Joel Baudouin, 42, and his mother, Marie Vernet, 70, of Dorchester, were killed at 1 a.m. on Christmas morning as they drove to visit relatives in New Jersey. A tree toppled along the side of the road and came crashing down upon Joel's car as it moved along the center lane of the Garden State Parkway. A state highway official characterized it as a freak accident, something that would be impossible to replicate. Joel's two young daughters in the back seat were spared, although the older of the two girls, 13 year-old Rachele, remains hospitalized.

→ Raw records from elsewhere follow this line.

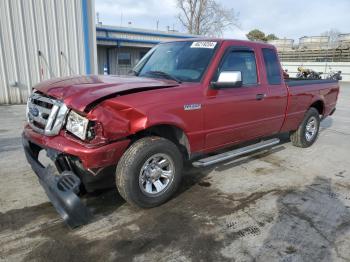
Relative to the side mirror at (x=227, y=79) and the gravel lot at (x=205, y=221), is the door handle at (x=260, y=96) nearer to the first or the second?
the side mirror at (x=227, y=79)

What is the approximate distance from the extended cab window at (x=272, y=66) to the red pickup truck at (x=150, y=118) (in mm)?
20

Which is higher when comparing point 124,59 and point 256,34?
point 256,34

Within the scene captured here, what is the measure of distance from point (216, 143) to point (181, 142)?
0.63m

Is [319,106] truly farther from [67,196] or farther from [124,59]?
[124,59]

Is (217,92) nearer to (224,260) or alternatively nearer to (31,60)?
(224,260)

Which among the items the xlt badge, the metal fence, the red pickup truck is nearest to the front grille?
the red pickup truck

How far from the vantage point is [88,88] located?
3.13 metres

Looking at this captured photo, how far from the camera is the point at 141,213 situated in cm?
343

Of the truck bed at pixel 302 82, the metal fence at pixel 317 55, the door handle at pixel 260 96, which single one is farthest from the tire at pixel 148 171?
the metal fence at pixel 317 55

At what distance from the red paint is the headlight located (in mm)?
72

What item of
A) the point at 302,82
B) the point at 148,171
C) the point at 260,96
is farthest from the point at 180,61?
the point at 302,82

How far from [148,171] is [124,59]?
54.4 ft

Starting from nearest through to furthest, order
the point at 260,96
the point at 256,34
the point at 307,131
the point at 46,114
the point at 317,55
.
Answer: the point at 46,114, the point at 260,96, the point at 307,131, the point at 317,55, the point at 256,34


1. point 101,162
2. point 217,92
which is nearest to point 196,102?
point 217,92
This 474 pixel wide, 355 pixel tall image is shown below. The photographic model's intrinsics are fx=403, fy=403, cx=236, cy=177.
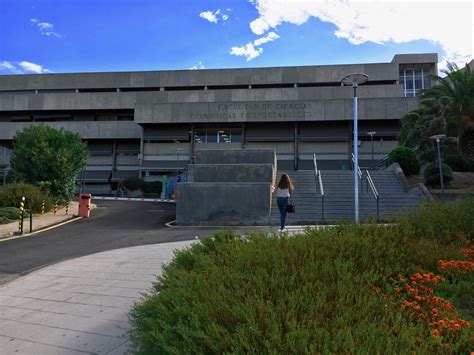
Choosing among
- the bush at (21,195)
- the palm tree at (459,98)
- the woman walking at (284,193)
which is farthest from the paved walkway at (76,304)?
the palm tree at (459,98)

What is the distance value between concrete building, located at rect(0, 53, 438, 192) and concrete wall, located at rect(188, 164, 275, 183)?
77.1 feet

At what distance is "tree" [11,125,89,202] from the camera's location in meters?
23.9

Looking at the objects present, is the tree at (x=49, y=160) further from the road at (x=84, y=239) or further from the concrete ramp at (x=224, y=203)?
the concrete ramp at (x=224, y=203)

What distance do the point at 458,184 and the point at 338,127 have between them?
2292 centimetres

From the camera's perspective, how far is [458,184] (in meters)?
21.3

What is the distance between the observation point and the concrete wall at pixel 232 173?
19.0 metres

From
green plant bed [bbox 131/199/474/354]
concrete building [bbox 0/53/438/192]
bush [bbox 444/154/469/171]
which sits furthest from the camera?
concrete building [bbox 0/53/438/192]

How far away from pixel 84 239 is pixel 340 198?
11083 millimetres

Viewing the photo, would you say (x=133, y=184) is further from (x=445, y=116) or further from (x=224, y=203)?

As news spread through the city's tight-knit Haitian community, the Lower Mills home of Joel's younger brother, Edouard and his wife Kenya, soon became the epicenter of mourning. All day Christmas, and in the days since, their apartment has been been filled with well-wishers bearing food and condolences and prayers.
Together, they cheered themselves with fresh memories of Joel, who celebrated his 42nd birthday on Thanksgiving with family and friends in this same Lower Mills apartment. A well-known photographer in the Haitian-American community, Joel worked as a manager at Children's Hospital. He loved to cook, paint and share his artist's eye for photography with friends. More than anything, though, he loved his daughters - and they loved him. Mrs. Vernet was a former nurse's aide and devout member of Dorchester's Temple Salem Seventh Day Adventist Church who was renowned for her talents in the kitchen. She was devoted to her grandchildren, as well as her own four adult kids and was beloved by her neighbors in Grove Hall.
The mysteries of life - and of our own mortality - came crashing down on Christmas Day. The nature of this freak accident just added to the surreal loss. How could it be that two vital, loving and caring people could be taken from us in such a way, and on this of all days? More than one was heard to ask, 'Why would God do this?'
There is, of course, no good answer. It is left to us - as a community, a neighborhood - to rally around our friends and provide an embrace that eases a pain too great for words and beyond the grasp of reason. In doing so, we seek a balm for our own wounds and relief for this awful reminder that we, too, are just visitors to this place.